[Short task] Extend the mailing-list message about finding the magnetic field of current-carrying wires, picking up right after its final sentence.
— Begin Text section —
Chronology Current Month Current Thread Current Date
[Year List] [Month List (current year)] [Date Index] [Thread Index] [Thread Prev] [Thread Next] [Date Prev] [Date Next]

Re: [Phys-L] amusing electrostatics exercise



Ampere's law for axial symmetry lets you get the magnetic field inside a
wire as well as outside, so you could if you wish calculate the field at
all locations.

Bruce


On Thu, Feb 28, 2013 at 8:26 AM, Jeffrey Schnick <JSchnick@anselm.edu>wrote:

In the two skinny wire model, find the magnetic field due to each wire as
if it were the only wire. For one wire of infinite length there is enough
symmetry to get the magnitude and direction of the magnetic field at all
points in space not on the skinny wire. Do the coordinate transformation
needed to get both results in the same coordinate system. Add the results.
The result is only appropriate for points in space outside the surface of
the original wire.
— End Text section —
— Begin Data supplied —
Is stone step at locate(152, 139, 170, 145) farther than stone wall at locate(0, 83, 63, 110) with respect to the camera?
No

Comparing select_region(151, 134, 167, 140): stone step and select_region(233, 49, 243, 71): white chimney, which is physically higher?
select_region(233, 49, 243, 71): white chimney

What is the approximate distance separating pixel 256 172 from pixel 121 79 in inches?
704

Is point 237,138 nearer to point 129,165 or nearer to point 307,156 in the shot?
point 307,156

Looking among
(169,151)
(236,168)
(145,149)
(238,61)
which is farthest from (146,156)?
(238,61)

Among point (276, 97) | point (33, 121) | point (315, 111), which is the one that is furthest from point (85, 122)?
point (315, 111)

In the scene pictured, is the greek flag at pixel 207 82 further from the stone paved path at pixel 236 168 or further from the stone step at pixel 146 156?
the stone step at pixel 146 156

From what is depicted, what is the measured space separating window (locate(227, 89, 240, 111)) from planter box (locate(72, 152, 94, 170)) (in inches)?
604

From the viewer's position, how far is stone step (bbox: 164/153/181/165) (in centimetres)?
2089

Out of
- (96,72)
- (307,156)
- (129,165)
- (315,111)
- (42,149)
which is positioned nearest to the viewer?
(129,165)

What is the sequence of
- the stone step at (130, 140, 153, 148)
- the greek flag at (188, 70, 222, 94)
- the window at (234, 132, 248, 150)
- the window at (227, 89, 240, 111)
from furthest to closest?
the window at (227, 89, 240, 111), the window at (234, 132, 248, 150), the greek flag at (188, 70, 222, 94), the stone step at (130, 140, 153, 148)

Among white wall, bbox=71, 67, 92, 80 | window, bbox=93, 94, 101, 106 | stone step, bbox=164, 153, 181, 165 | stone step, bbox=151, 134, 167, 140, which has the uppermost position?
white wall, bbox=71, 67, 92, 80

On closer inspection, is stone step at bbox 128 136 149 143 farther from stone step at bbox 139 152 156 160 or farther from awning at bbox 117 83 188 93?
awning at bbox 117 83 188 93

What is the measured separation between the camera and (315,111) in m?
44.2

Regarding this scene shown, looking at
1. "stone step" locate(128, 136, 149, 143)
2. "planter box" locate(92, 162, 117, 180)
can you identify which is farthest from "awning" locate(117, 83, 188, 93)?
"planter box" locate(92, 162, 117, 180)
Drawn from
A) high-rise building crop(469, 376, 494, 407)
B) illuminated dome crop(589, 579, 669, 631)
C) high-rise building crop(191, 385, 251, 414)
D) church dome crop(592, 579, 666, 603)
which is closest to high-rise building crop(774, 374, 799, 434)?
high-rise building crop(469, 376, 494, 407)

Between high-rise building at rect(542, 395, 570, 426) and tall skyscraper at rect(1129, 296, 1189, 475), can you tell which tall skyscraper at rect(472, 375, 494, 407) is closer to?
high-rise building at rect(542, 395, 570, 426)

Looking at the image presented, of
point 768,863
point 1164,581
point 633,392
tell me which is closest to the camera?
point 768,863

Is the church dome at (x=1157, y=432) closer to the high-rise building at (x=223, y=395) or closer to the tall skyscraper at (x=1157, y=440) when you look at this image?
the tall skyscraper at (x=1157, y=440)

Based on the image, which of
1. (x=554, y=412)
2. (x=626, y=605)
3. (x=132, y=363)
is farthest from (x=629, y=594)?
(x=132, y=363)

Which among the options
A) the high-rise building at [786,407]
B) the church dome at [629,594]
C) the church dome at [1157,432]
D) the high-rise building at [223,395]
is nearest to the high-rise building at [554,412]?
— End Data supplied —
[Output below]
-----Original Message-----
From: Phys-l [mailto:phys-l-bounces@phys-l.org] On Behalf Of John Denker
Sent: Thursday, February 28, 2013 12:25 AM
To: Phys-L@Phys-L.org
Subject: Re: [Phys-L] amusing electrostatics exercise

On 02/27/2013 02:45 PM, Bruce Sherwood wrote:
At the same
location as before, use Ampere's law to calculate the vector magnetic
field at that location.

How do you do that?

The only Ampère's law of which I am aware allows us to calculate the
/average/ field, averaged over some specified loop. I do not see how to
use
it to calculate the "vector magnetic field" at any "location" ...
especially given
that the problem expressly said that the hole was "non co-axial". That
rules
out the the sort of symmetry that might allow us to infer a local value
from
the average value. The problem did not suggest any other symmetry, so
the
only reasonable interpretation I can imagine is that the situation is not
symmetrical.

Also, the problem explicitly asked for "the mag. field" not some average
over
the field. I say again, there cannot possibly be any simple solution.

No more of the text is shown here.